Crash on startup (edge build)
Closed this issue · 18 comments
Using develop latest commit 0882237, The application crashes on startup for me.
I'm thinking you don't see the same issue or else you'd have found it already.
Basically, no matter what file I open, it crashes as soon as I:
- hover a row
- try to use the arrow keys to expand a row
- uncheck "Only non-translated"
I can't get a meaningful error message out of it though, just BAD_ACCESS.
I've tried:
- de.xliff, bigFile.xliff, and myFile.xliff
- Clean build
- System restart
- Setting an exception breakpoint (no further detail during the crash)
If I revert to d22642b I don't have this crash
@SimplGy in your stack trace, which objc method is called in frame 1?
I've had issues in the past with outlets not being ready when I try to use them (for instance, if a presenting VC tries to render because data is available, but the presented VC has not yet called viewWillAppear).
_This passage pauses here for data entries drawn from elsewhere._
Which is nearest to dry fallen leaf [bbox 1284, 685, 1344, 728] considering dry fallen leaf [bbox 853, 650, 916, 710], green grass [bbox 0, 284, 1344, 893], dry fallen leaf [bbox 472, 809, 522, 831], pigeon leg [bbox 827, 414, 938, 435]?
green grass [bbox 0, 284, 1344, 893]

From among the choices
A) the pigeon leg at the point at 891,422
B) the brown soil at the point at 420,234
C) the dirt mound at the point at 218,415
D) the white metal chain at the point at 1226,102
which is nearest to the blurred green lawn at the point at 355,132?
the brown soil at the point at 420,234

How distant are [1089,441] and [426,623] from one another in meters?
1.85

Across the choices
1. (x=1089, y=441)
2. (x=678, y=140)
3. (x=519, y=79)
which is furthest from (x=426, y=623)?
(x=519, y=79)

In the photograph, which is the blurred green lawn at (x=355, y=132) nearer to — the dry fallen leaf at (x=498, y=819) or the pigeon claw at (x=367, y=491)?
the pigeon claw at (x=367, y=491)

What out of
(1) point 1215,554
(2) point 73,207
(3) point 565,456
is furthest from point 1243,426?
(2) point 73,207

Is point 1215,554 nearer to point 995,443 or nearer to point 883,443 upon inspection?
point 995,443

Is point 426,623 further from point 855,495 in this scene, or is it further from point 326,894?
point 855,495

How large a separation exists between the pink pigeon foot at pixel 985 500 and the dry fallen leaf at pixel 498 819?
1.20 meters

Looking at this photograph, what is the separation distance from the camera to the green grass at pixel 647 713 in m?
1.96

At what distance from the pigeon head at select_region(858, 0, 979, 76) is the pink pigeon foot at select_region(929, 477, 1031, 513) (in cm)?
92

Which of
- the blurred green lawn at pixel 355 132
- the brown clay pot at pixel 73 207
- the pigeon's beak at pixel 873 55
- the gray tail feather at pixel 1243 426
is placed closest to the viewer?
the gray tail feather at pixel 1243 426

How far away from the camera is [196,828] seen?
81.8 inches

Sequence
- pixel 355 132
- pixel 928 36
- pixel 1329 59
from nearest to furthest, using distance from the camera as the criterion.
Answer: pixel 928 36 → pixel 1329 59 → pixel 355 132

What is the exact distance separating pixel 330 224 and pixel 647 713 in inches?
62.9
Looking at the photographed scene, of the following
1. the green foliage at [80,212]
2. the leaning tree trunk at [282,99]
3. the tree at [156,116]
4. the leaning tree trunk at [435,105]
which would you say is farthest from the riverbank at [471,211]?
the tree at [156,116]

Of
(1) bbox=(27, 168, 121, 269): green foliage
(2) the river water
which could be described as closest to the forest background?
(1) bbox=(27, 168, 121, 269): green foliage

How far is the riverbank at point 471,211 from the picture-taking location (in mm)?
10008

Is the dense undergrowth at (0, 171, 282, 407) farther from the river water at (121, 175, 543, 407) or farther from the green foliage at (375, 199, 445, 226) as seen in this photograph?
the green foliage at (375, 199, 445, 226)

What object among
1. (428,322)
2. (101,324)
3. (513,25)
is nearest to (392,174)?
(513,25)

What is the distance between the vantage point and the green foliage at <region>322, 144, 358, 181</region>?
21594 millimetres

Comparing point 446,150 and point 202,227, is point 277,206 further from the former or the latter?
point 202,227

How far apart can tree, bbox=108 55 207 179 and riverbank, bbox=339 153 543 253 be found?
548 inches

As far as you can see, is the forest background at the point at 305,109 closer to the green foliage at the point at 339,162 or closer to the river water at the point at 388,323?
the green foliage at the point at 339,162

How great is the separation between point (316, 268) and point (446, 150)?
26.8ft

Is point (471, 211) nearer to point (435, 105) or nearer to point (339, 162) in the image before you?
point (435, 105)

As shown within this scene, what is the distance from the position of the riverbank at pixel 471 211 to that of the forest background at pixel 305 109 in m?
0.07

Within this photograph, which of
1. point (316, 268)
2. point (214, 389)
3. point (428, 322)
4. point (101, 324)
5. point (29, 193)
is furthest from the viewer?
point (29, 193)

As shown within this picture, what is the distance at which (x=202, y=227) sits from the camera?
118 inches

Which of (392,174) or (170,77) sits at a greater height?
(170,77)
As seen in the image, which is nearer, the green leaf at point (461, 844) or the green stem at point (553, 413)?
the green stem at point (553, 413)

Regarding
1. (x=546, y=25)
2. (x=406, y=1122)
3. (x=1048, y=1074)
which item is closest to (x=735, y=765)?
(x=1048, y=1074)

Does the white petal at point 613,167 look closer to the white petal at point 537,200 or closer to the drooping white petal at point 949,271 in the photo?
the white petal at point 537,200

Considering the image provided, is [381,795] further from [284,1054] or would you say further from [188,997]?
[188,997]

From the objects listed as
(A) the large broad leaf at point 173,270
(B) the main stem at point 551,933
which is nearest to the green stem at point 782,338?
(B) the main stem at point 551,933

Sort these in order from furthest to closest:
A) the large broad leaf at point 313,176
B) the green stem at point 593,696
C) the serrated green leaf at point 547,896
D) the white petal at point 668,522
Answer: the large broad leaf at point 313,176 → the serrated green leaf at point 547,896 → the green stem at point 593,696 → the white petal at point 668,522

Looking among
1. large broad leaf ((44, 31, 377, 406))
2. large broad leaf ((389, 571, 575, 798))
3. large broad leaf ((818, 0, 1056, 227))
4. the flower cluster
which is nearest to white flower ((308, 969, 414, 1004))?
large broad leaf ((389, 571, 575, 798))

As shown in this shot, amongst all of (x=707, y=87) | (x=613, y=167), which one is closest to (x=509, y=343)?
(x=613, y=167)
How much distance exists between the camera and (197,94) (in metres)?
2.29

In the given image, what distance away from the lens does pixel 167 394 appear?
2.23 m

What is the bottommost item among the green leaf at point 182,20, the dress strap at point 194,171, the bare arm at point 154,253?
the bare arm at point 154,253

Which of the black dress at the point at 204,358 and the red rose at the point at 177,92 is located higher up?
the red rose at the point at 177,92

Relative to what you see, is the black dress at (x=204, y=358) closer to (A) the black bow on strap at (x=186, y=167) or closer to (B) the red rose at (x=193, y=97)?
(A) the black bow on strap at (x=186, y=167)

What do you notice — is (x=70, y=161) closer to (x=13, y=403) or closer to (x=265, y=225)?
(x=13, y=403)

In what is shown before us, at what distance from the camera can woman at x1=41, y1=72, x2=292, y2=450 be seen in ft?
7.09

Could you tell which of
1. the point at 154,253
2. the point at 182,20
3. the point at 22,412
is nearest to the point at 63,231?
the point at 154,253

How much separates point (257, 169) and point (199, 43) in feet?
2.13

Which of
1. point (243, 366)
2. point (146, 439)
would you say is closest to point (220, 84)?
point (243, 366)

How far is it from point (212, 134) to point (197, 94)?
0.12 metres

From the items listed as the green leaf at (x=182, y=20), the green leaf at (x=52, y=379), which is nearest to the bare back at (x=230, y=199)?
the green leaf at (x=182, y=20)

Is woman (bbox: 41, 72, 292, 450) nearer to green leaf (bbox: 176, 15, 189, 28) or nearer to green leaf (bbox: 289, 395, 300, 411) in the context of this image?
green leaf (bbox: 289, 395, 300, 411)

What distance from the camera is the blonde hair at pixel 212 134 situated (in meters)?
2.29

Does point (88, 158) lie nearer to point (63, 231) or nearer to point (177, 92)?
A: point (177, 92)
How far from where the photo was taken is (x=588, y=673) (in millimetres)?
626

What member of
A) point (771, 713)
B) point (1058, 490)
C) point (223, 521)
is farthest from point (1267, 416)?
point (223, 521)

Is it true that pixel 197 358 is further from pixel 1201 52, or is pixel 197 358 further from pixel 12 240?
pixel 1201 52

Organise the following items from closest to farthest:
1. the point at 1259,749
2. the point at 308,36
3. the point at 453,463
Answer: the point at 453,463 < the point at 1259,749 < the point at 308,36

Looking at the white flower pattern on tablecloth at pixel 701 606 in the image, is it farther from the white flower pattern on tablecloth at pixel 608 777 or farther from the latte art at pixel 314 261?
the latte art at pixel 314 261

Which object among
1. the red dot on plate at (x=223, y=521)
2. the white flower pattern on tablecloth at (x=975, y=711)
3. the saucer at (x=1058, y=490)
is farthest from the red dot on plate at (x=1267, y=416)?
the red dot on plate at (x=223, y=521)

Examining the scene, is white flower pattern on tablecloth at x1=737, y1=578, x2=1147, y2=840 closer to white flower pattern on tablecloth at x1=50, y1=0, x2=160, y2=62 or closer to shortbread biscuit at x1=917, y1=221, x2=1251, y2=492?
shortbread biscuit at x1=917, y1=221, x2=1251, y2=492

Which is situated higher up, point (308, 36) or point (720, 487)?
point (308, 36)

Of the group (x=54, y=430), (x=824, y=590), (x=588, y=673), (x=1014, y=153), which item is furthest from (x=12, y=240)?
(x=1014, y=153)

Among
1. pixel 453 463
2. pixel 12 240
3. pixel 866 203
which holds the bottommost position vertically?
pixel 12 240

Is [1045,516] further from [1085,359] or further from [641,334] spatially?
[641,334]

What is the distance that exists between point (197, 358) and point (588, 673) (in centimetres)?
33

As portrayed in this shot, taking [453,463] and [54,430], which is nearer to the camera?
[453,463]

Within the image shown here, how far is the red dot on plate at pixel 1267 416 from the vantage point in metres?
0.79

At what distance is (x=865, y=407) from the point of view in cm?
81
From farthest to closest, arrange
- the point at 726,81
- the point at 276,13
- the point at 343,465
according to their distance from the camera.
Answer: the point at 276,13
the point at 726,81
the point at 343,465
So, I tried making this an optional reference (and fixing all downstream errors that resulted), but got the same crashing behavior. This does not solve the problem, maybe that's useful to know:
@IBOutlet weak var outlineView: NSOutlineView?
could u try by 1.2 build here? https://github.com/remuslazar/osx-xliff-tool/releases/tag/1.2 it that works? I Also supplied a valid xliff file for testing.
That's commit 0882237, it's what I'm using. Also tried de.xliff and the new bigFile.xliff. Or do you mean I should use the binary you built?
@SimplGy yes, I mean the binary I just uploaded there
@SimplGy weird.. Sierra 10.12.1 here. Deployment Target is 10.10, though, so theoretically it should not be an issue.
@SimplGy regarding the implicitly unwrapped (!) optionals: AFAIK they are the same as strong optionals (?), so you can use constructs like myOutlet?.doSomething()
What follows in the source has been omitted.